The activity-cycle momentum remained robust over the month, led by the Eurozone and the US, with the expansion stage remaining well-anchored in both regions, although not in the UK. In the US, the economic momentum remained strong, thanks to very positive ISM Manufacturing, Consumer, Confidence, and Labour Market prints. Moreover, ISM Services and Capacity Utilization have witnessed a rebound. In the Eurozone, momentum continues to build, with the economic sentiment indicator still very positive. Growth is pointing upwards in most countries in the G10, as activity cycles are in expansionary territory in all states except New Zealand, which would need more policy accommodation. We have, finally, noted that the pace of QE purchases of Sweden’s RiksBank has noticeably slowed in recent months.

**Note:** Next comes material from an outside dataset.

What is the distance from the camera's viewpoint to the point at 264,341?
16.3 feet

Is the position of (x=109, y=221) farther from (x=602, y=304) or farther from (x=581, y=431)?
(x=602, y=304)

The inflation cycle continues to gradually strengthen across the board, with the US and the Eurozone still leading the way, while Japan and UK present a mixed bag. In the US, the inflation trend has increased significantly over the past 6 months, with all indicators (producers, wages, and expectation) up. In the Eurozone, inflation dynamics are expected to improve by mid-year in some sub-indicators, particulary wages. We are already seeing an improvement in the expectations component, which is now contributing positively. In the UK, the inflation cycle appears to have reached a peak, with a housing component that keeps decreasing. All in all, the inflation picture is exhibiting an upward trend across developed markets, with nearly all countries in the inflation or reflation phase of the cycle.
Europe seems to be holding fast on the debt-cycle front, while the slowdown in US credit creation continues, weakened by a low loan demand due to US policy uncertainties, higher leverage and bond supply. Furthermore, Japan and the UK have joined in the decline, though their credit growth appears to be continuing, but at a slower pace. This is an important factor to be taken into account, as the debt cycle is a leading indicator for the activity cycle. Hence while we do not foresee any immediate declines or necessary cause for alarm at this juncture, this indicator does call for a cautious stance.
Regarding the monetary cycle, the US outlook keeps on shining, with 3 to 4 hikes scheduled for 2018. We continue to monitor communication from new chairman Powell and revisions from their economic projections (SEP).
In Europe, the ECB amended its communication to prepare markets for the end of QE. Indeed, it has withdrawn the mention that a QE upsize could be considered. At the press conference, Mario Draghi kept a very balanced tone and the ECB reviewed its inflation forecast from 1.5% to 1.4%. We expect a very gradual adjustment of ECB policy, with a first hike not before Q2 2019.
In light of the improving macroeconomic outlook and better inflation numbers in the US, we continue to hold a short position on the US curve. The increase in federal outlays as laid down in the 2018 budget should have a greater impact on growth. The US will incur a fiscal deficit (to the tune of 7% of GDP) during an activity cycle that is already in its 9th year of expansion. This would justify a more restrictive monetary policy and higher interest rates, which the latest FOMC has confirmed. We have maintained our cautious view on the short end of the US curve as markets continue to underestimate the pace of Fed tightening in 2018. It is important to highlight that we remain flexible and moderate on this position as market positioning appears to be quite high on the short US rates trade in 5Y. In Europe, the continuous rise in the activity cycle and the ECB’s QE tapering keep us holding a short position on the EUR curve. However, such positioning is not supportive, as investors’ long positions remain substantial. Supply and Demand dynamics should appear mixed in March and supportive in April, with €25bn redemptions in PSPP alone. We hence tactically reduced our underweight duration on German rates. Next ECB meeting scheduled for April 25th.
The non-core European bond markets are still supported by the ECB, and flow dynamics are also positive. Despite the reduction in purchases by half from January 2018, purchases and reinvestments remain sizeable in an open-ended programme. While the overall growth and macroeconomic outlook remain strong, positioning has started to look less attractive as investors have substantially increased their bias to peripheral sovereign bonds. Regarding the Italian elections, the main short-term event risk is currently related to the formation of the government as no clear majority was won while populist party (M5S and LN) gains were more than expected. As we believe that very little of this political risk has been priced in, we are maintaining a cautious stance on Italy. Strong flow and economic dynamics in Spain support our positive view on that country. A further upgradeby S&P ratings at the end of March could offer further support. Also, on Portugal and Ireland, we are keeping a positive stance.
The overall framework for inflation-linked bonds is tending to reduce our positive stance on this asset class, with the exception of the US and Canada. Indeed, US break-evens – supported by a positive carry profile – appear particularly attractive. The inflation cycle remains strong, despite somewhat disappointing data more recently (average hourly earnings). In this context, we are maintaining our long exposure to US break-evens. Furthermore, valuations also continue to be attractive on Canadian linkers, although we are now more cautious on Japanese ones. In the UK, on the other hand, valuations remain expensive. In this context, and in spite of some less favourable inflation data recently, we hold a favourable view on break-evens in the US and in Canada.